Il psicologo e sociologo Götz Eisenberg, il quale viene considerato in Germania come uno dei migliori conoscitori di questo fenomeno (al di là del Reno, battezzato col nome di "amok"), non vede in questo un'irruzione misteriosa ed incomprensibile di un elemento totalmente estraneo alle "nostre" vite, ma la punta estrema di una società "fredda", governata dal principio di razionalità economica e che sottomette ben presto i bambini piccoli alle sue esigenze.

Scrive Götz Eisenberg: « Non c'è qualcuno o qualcosa che li opprime in maniera evidente, ma è stato rubato loro ciò che è più importante: cresccono così degli esseri umani psichicamente frigidi che non sanno chi è colpevole del loro malessere senza nome, nè verso chi possono dirigere la loro rabbia accumulata. (...) L'odio e l'amok nascono dal freddo, dalla mancanza di relazioni con l'oggetto, dall'indifferenza e dal vuoto che cresce.»

Queste patologie non sono solo individuali, ma costituiscono le forme estreme di comportamenti considerati come "normali" dalla società contemporanea. Nella quale ciascuno deve subordinare la sua personalità reale, le sue inclinazioni ed i suoi gusti alle esigenze della valorizzazione delle merci, del lavoro, del denaro, del successo.

La vita è sottomessa alla razionalizzazione totale, il minimo atto deve servire a qualcosa e dev'essere produttivo. Tutto si piega alle esigenze dell'efficienza e a guadagnare tempo, al''efficienza: cercare dei partner sessuali per mezzo delle app dello smartphone e "gestire il proprio capitale-salute", seguire dei corsi di meditazione per affrontare meglio il lavoro ed imbottirsi di anfetamine per poter passare ad un esame di ammissione in una grande scuola.

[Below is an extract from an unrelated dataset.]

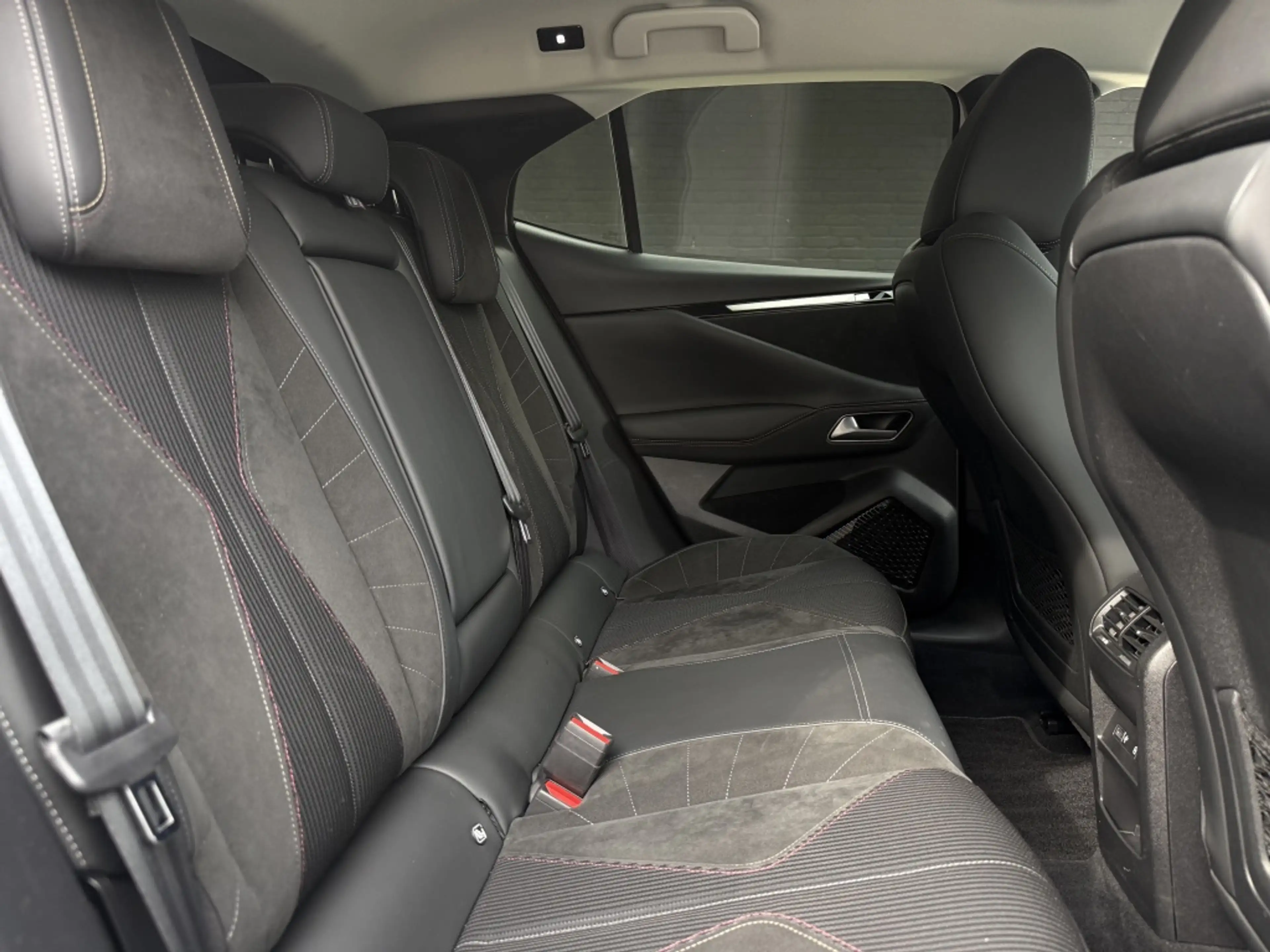 DS Automobiles DS 4 1.2 PT Performance Line — photo 4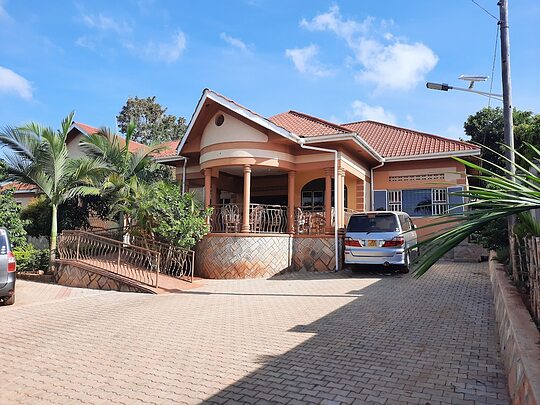 Airport Side Hotel Entebbe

Questa sensazione permanente di insufficienza dell'individuo rispetto alle aspettative sociali, porta spesso al risentimento.

Può assumere forme collettive, diventare razzismo o fondamentalismo religioso. Ma può anche prendere una strada ancora più breve e suscitare il desiderio di "far saltare tutto in aria". O ancora - e questo è successo spesso in Francia, recentemente - le due strade si sovrappongono e si uccide o ci si uccide nel nome di qualche ideologia. In ogni caso, come dice il teorico tedesco Robert Kurz, l'omicida-suicida finisce «per gettare via la sua vita come un fazzoletto di carta usato».


articolo apparso su Le Monde del 23 marzo 2017.